§ Dataset records
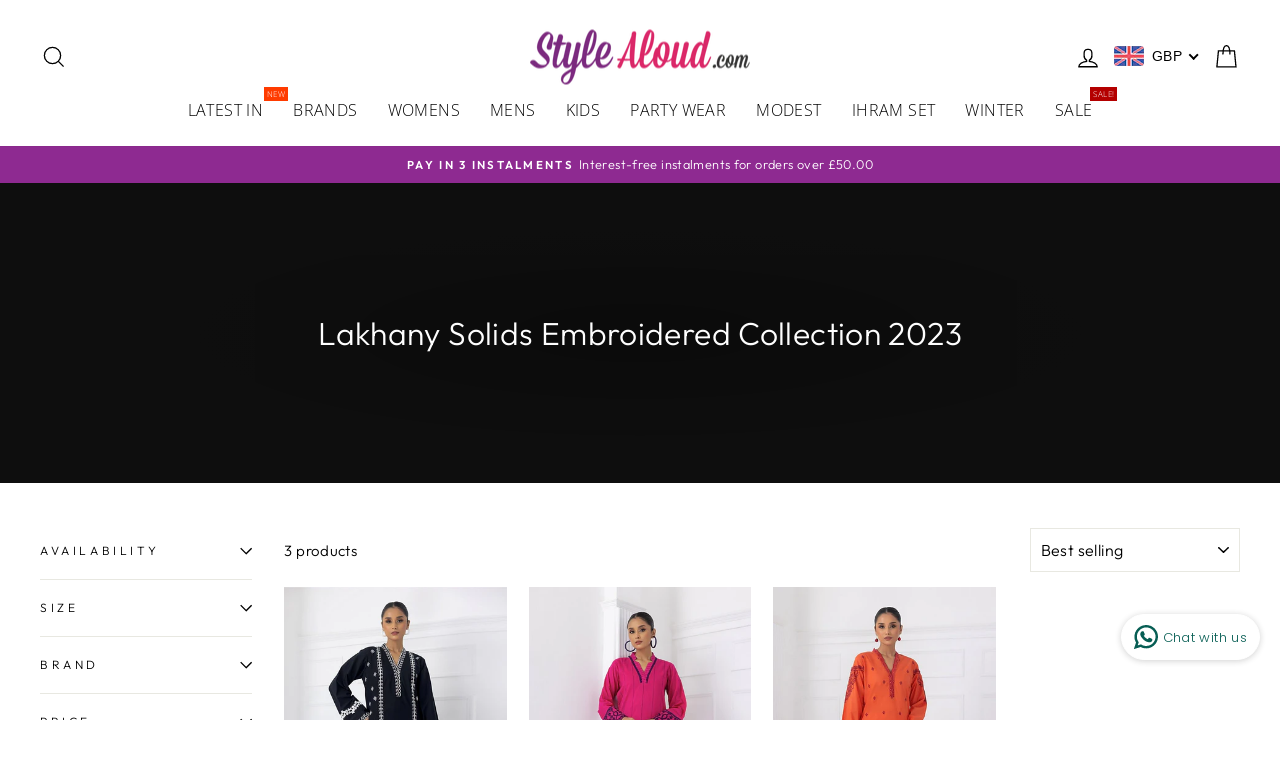

--- FILE ---
content_type: text/javascript
request_url: https://stylealoud.com/cdn/shop/t/22/assets/v5.globo.filter.lib.js?v=51077158119542986341768824730
body_size: 1380
content:
var globoFilter;(()=>{var e,t,o,r,n,i,l={},a={};function d(e){var t=a[e];if(void 0!==t)return t.exports;var o=a[e]={exports:{}};return l[e].call(o.exports,o,o.exports,d),o.exports}d.m=l,d.amdO={},d.H={},d.G=e=>{Object.keys(d.H).map((t=>{d.H[t](e)}))},d.n=e=>{var t=e&&e.__esModule?()=>e.default:()=>e;return d.d(t,{a:t}),t},t=Object.getPrototypeOf?e=>Object.getPrototypeOf(e):e=>e.__proto__,d.t=function(o,r){if(1&r&&(o=this(o)),8&r)return o;if("object"==typeof o&&o){if(4&r&&o.__esModule)return o;if(16&r&&"function"==typeof o.then)return o}var n=Object.create(null);d.r(n);var i={};e=e||[null,t({}),t([]),t(t)];for(var l=2&r&&o;"object"==typeof l&&!~e.indexOf(l);l=t(l))Object.getOwnPropertyNames(l).forEach((e=>i[e]=()=>o[e]));return i.default=()=>o,d.d(n,i),n},d.d=(e,t)=>{for(var o in t)d.o(t,o)&&!d.o(e,o)&&Object.defineProperty(e,o,{enumerable:!0,get:t[o]})},d.f={},d.e=e=>Promise.all(Object.keys(d.f).reduce(((t,o)=>(d.f[o](e,t),t)),[])),d.u=e=>"globo.filter."+({165:"filter",369:"carousel",371:"nouislider",413:"autocomplete",464:"search",826:"index"}[e]||e)+"."+{165:"f3a5b1aae042d04757da",369:"35520b85c7343a91a8bb",371:"3c6c73680c5a3c427416",413:"25dab7285bb59df373e5",464:"90ffb4afefa1e1fad8dd",567:"96489023a10d2083d716",602:"4852e8e7ee7c88e5e475",826:"b296647f282f4c8405b2"}[e]+".min.js",d.g=function(){if("object"==typeof globalThis)return globalThis;try{return this||new Function("return this")()}catch(e){if("object"==typeof window)return window}}(),d.o=(e,t)=>Object.prototype.hasOwnProperty.call(e,t),o={},r="globoFilter:",d.l=(e,t,n,i)=>{if(o[e])o[e].push(t);else{var l,a;if(void 0!==n)for(var c=document.getElementsByTagName("script"),f=0;f<c.length;f++){var u=c[f];if(u.getAttribute("src")==e||u.getAttribute("data-webpack")==r+n){l=u;break}}l||(a=!0,(l=document.createElement("script")).charset="utf-8",l.timeout=120,d.nc&&l.setAttribute("nonce",d.nc),l.setAttribute("data-webpack",r+n),l.src=e),o[e]=[t];var s=(t,r)=>{l.onerror=l.onload=null,clearTimeout(g);var n=o[e];if(delete o[e],l.parentNode&&l.parentNode.removeChild(l),n&&n.forEach((e=>e(r))),t)return t(r)},g=setTimeout(s.bind(null,void 0,{type:"timeout",target:l}),12e4);l.onerror=s.bind(null,l.onerror),l.onload=s.bind(null,l.onload),a&&document.head.appendChild(l)}},d.r=e=>{"undefined"!=typeof Symbol&&Symbol.toStringTag&&Object.defineProperty(e,Symbol.toStringTag,{value:"Module"}),Object.defineProperty(e,"__esModule",{value:!0})},(()=>{var e;d.g.importScripts&&(e=d.g.location+"");var t=d.g.document;if(!e&&t&&(t.currentScript&&(e=t.currentScript.src),!e)){var o=t.getElementsByTagName("script");o.length&&(e=o[o.length-1].src)}if(!e)throw new Error("Automatic publicPath is not supported in this browser");e=e.replace(/#.*$/,"").replace(/\?.*$/,"").replace(/\/[^\/]+$/,"/"),d.p=e})(),(()=>{var e={179:0};d.f.j=(t,o)=>{var r=d.o(e,t)?e[t]:void 0;if(0!==r)if(r)o.push(r[2]);else{var n=new Promise(((o,n)=>r=e[t]=[o,n]));o.push(r[2]=n);var i=d.p+d.u(t),l=new Error;d.l(i,(o=>{if(d.o(e,t)&&(0!==(r=e[t])&&(e[t]=void 0),r)){var n=o&&("load"===o.type?"missing":o.type),i=o&&o.target&&o.target.src;l.message="Loading chunk "+t+" failed.\n("+n+": "+i+")",l.name="ChunkLoadError",l.type=n,l.request=i,r[1](l)}}),"chunk-"+t,t)}},d.H.j=t=>{if(!d.o(e,t)||void 0===e[t]){e[t]=null;var o=document.createElement("link");o.charset="utf-8",d.nc&&o.setAttribute("nonce",d.nc),o.rel="preload",o.as="script",o.href=d.p+d.u(t),document.head.appendChild(o)}};var t=(t,o)=>{var r,n,[i,l,a]=o,c=0;if(i.some((t=>0!==e[t]))){for(r in l)d.o(l,r)&&(d.m[r]=l[r]);a&&a(d)}for(t&&t(o);c<i.length;c++)n=i[c],d.o(e,n)&&e[n]&&e[n][0](),e[n]=0},o=self.webpackChunkgloboFilter=self.webpackChunkgloboFilter||[];o.forEach(t.bind(null,0)),o.push=t.bind(null,o.push.bind(o))})(),n={165:[371,369],464:[567,413,369],826:[165,464]},d.f.preload=e=>{var t=n[e];Array.isArray(t)&&t.map(d.G)},d.p=window.globoFilterAssetsUrl||window.assetsUrl,window.globofilter=((i=window.globofilter||{}).initFiles=function(e){try{let t=[Promise.all([d.e(602),d.e(826)]).then(d.bind(d,325))];Promise.all(t).then((function(t){window.GloboFilterConfig.status=e,i.init(window.GloboFilterConfig)})).catch((function(e){i.revertFilterInit()}))}catch(e){window.globofilter.revertFilterInit()}},i.revertFilterInit=function(){document.getElementById("gf-products")&&document.getElementById("gf-products").removeAttribute("id"),document.getElementById("gf-grid")&&document.getElementById("gf-grid").removeAttribute("id"),document.getElementById("gf_pagination_wrap")&&document.getElementById("gf_pagination_wrap").removeAttribute("id"),document.getElementById("gf-tree")&&document.getElementById("gf-tree").remove(),document.getElementById("gf-controls-container")&&document.getElementById("gf-controls-container").remove(),document.getElementsByTagName("html")[0].classList.remove("spf-filter-loading")},i);let c=!1;const f=document.getElementsByTagName("head")[0].innerHTML;if(f&&f.indexOf("globo.filter.init.js")>=0)c=!0;else{const e=document.querySelector("body");c=e&&e.innerHTML.indexOf("globo.filter.init.js")>=0}if(c&&GloboFilterConfig){const e=GloboFilterConfig.search.enable,t=GloboFilterConfig.filter.id&&("collection"==GloboFilterConfig.shop.page||"search"==GloboFilterConfig.shop.page&&GloboFilterConfig.filter.filter_on_search_page||"index"==GloboFilterConfig.shop.page&&document.getElementById("gf-products")&&GloboFilterConfig.shop.hasOwnProperty("home_filter")&&GloboFilterConfig.shop.home_filter),o=GloboFilterConfig.year_make_model.id&&document.getElementById("gf-form");e||t||o?window.globofilter.initFiles({search:e,filter:t,form:o}):window.globofilter.revertFilterInit()}else window.globofilter.revertFilterInit();globoFilter={}})();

§ Instructions for the task
Everything in the material must be duplicated exactly, except the pictures.

§ Completed exercise
--- FILE ---
content_type: text/javascript
request_url: https://stylealoud.com/cdn/shop/t/22/assets/v5.globo.filter.lib.js?v=51077158119542986341768824730
body_size: 1380
content:
var globoFilter;(()=>{var e,t,o,r,n,i,l={},a={};function d(e){var t=a[e];if(void 0!==t)return t.exports;var o=a[e]={exports:{}};return l[e].call(o.exports,o,o.exports,d),o.exports}d.m=l,d.amdO={},d.H={},d.G=e=>{Object.keys(d.H).map((t=>{d.H[t](e)}))},d.n=e=>{var t=e&&e.__esModule?()=>e.default:()=>e;return d.d(t,{a:t}),t},t=Object.getPrototypeOf?e=>Object.getPrototypeOf(e):e=>e.__proto__,d.t=function(o,r){if(1&r&&(o=this(o)),8&r)return o;if("object"==typeof o&&o){if(4&r&&o.__esModule)return o;if(16&r&&"function"==typeof o.then)return o}var n=Object.create(null);d.r(n);var i={};e=e||[null,t({}),t([]),t(t)];for(var l=2&r&&o;"object"==typeof l&&!~e.indexOf(l);l=t(l))Object.getOwnPropertyNames(l).forEach((e=>i[e]=()=>o[e]));return i.default=()=>o,d.d(n,i),n},d.d=(e,t)=>{for(var o in t)d.o(t,o)&&!d.o(e,o)&&Object.defineProperty(e,o,{enumerable:!0,get:t[o]})},d.f={},d.e=e=>Promise.all(Object.keys(d.f).reduce(((t,o)=>(d.f[o](e,t),t)),[])),d.u=e=>"globo.filter."+({165:"filter",369:"carousel",371:"nouislider",413:"autocomplete",464:"search",826:"index"}[e]||e)+"."+{165:"f3a5b1aae042d04757da",369:"35520b85c7343a91a8bb",371:"3c6c73680c5a3c427416",413:"25dab7285bb59df373e5",464:"90ffb4afefa1e1fad8dd",567:"96489023a10d2083d716",602:"4852e8e7ee7c88e5e475",826:"b296647f282f4c8405b2"}[e]+".min.js",d.g=function(){if("object"==typeof globalThis)return globalThis;try{return this||new Function("return this")()}catch(e){if("object"==typeof window)return window}}(),d.o=(e,t)=>Object.prototype.hasOwnProperty.call(e,t),o={},r="globoFilter:",d.l=(e,t,n,i)=>{if(o[e])o[e].push(t);else{var l,a;if(void 0!==n)for(var c=document.getElementsByTagName("script"),f=0;f<c.length;f++){var u=c[f];if(u.getAttribute("src")==e||u.getAttribute("data-webpack")==r+n){l=u;break}}l||(a=!0,(l=document.createElement("script")).charset="utf-8",l.timeout=120,d.nc&&l.setAttribute("nonce",d.nc),l.setAttribute("data-webpack",r+n),l.src=e),o[e]=[t];var s=(t,r)=>{l.onerror=l.onload=null,clearTimeout(g);var n=o[e];if(delete o[e],l.parentNode&&l.parentNode.removeChild(l),n&&n.forEach((e=>e(r))),t)return t(r)},g=setTimeout(s.bind(null,void 0,{type:"timeout",target:l}),12e4);l.onerror=s.bind(null,l.onerror),l.onload=s.bind(null,l.onload),a&&document.head.appendChild(l)}},d.r=e=>{"undefined"!=typeof Symbol&&Symbol.toStringTag&&Object.defineProperty(e,Symbol.toStringTag,{value:"Module"}),Object.defineProperty(e,"__esModule",{value:!0})},(()=>{var e;d.g.importScripts&&(e=d.g.location+"");var t=d.g.document;if(!e&&t&&(t.currentScript&&(e=t.currentScript.src),!e)){var o=t.getElementsByTagName("script");o.length&&(e=o[o.length-1].src)}if(!e)throw new Error("Automatic publicPath is not supported in this browser");e=e.replace(/#.*$/,"").replace(/\?.*$/,"").replace(/\/[^\/]+$/,"/"),d.p=e})(),(()=>{var e={179:0};d.f.j=(t,o)=>{var r=d.o(e,t)?e[t]:void 0;if(0!==r)if(r)o.push(r[2]);else{var n=new Promise(((o,n)=>r=e[t]=[o,n]));o.push(r[2]=n);var i=d.p+d.u(t),l=new Error;d.l(i,(o=>{if(d.o(e,t)&&(0!==(r=e[t])&&(e[t]=void 0),r)){var n=o&&("load"===o.type?"missing":o.type),i=o&&o.target&&o.target.src;l.message="Loading chunk "+t+" failed.\n("+n+": "+i+")",l.name="ChunkLoadError",l.type=n,l.request=i,r[1](l)}}),"chunk-"+t,t)}},d.H.j=t=>{if(!d.o(e,t)||void 0===e[t]){e[t]=null;var o=document.createElement("link");o.charset="utf-8",d.nc&&o.setAttribute("nonce",d.nc),o.rel="preload",o.as="script",o.href=d.p+d.u(t),document.head.appendChild(o)}};var t=(t,o)=>{var r,n,[i,l,a]=o,c=0;if(i.some((t=>0!==e[t]))){for(r in l)d.o(l,r)&&(d.m[r]=l[r]);a&&a(d)}for(t&&t(o);c<i.length;c++)n=i[c],d.o(e,n)&&e[n]&&e[n][0](),e[n]=0},o=self.webpackChunkgloboFilter=self.webpackChunkgloboFilter||[];o.forEach(t.bind(null,0)),o.push=t.bind(null,o.push.bind(o))})(),n={165:[371,369],464:[567,413,369],826:[165,464]},d.f.preload=e=>{var t=n[e];Array.isArray(t)&&t.map(d.G)},d.p=window.globoFilterAssetsUrl||window.assetsUrl,window.globofilter=((i=window.globofilter||{}).initFiles=function(e){try{let t=[Promise.all([d.e(602),d.e(826)]).then(d.bind(d,325))];Promise.all(t).then((function(t){window.GloboFilterConfig.status=e,i.init(window.GloboFilterConfig)})).catch((function(e){i.revertFilterInit()}))}catch(e){window.globofilter.revertFilterInit()}},i.revertFilterInit=function(){document.getElementById("gf-products")&&document.getElementById("gf-products").removeAttribute("id"),document.getElementById("gf-grid")&&document.getElementById("gf-grid").removeAttribute("id"),document.getElementById("gf_pagination_wrap")&&document.getElementById("gf_pagination_wrap").removeAttribute("id"),document.getElementById("gf-tree")&&document.getElementById("gf-tree").remove(),document.getElementById("gf-controls-container")&&document.getElementById("gf-controls-container").remove(),document.getElementsByTagName("html")[0].classList.remove("spf-filter-loading")},i);let c=!1;const f=document.getElementsByTagName("head")[0].innerHTML;if(f&&f.indexOf("globo.filter.init.js")>=0)c=!0;else{const e=document.querySelector("body");c=e&&e.innerHTML.indexOf("globo.filter.init.js")>=0}if(c&&GloboFilterConfig){const e=GloboFilterConfig.search.enable,t=GloboFilterConfig.filter.id&&("collection"==GloboFilterConfig.shop.page||"search"==GloboFilterConfig.shop.page&&GloboFilterConfig.filter.filter_on_search_page||"index"==GloboFilterConfig.shop.page&&document.getElementById("gf-products")&&GloboFilterConfig.shop.hasOwnProperty("home_filter")&&GloboFilterConfig.shop.home_filter),o=GloboFilterConfig.year_make_model.id&&document.getElementById("gf-form");e||t||o?window.globofilter.initFiles({search:e,filter:t,form:o}):window.globofilter.revertFilterInit()}else window.globofilter.revertFilterInit();globoFilter={}})();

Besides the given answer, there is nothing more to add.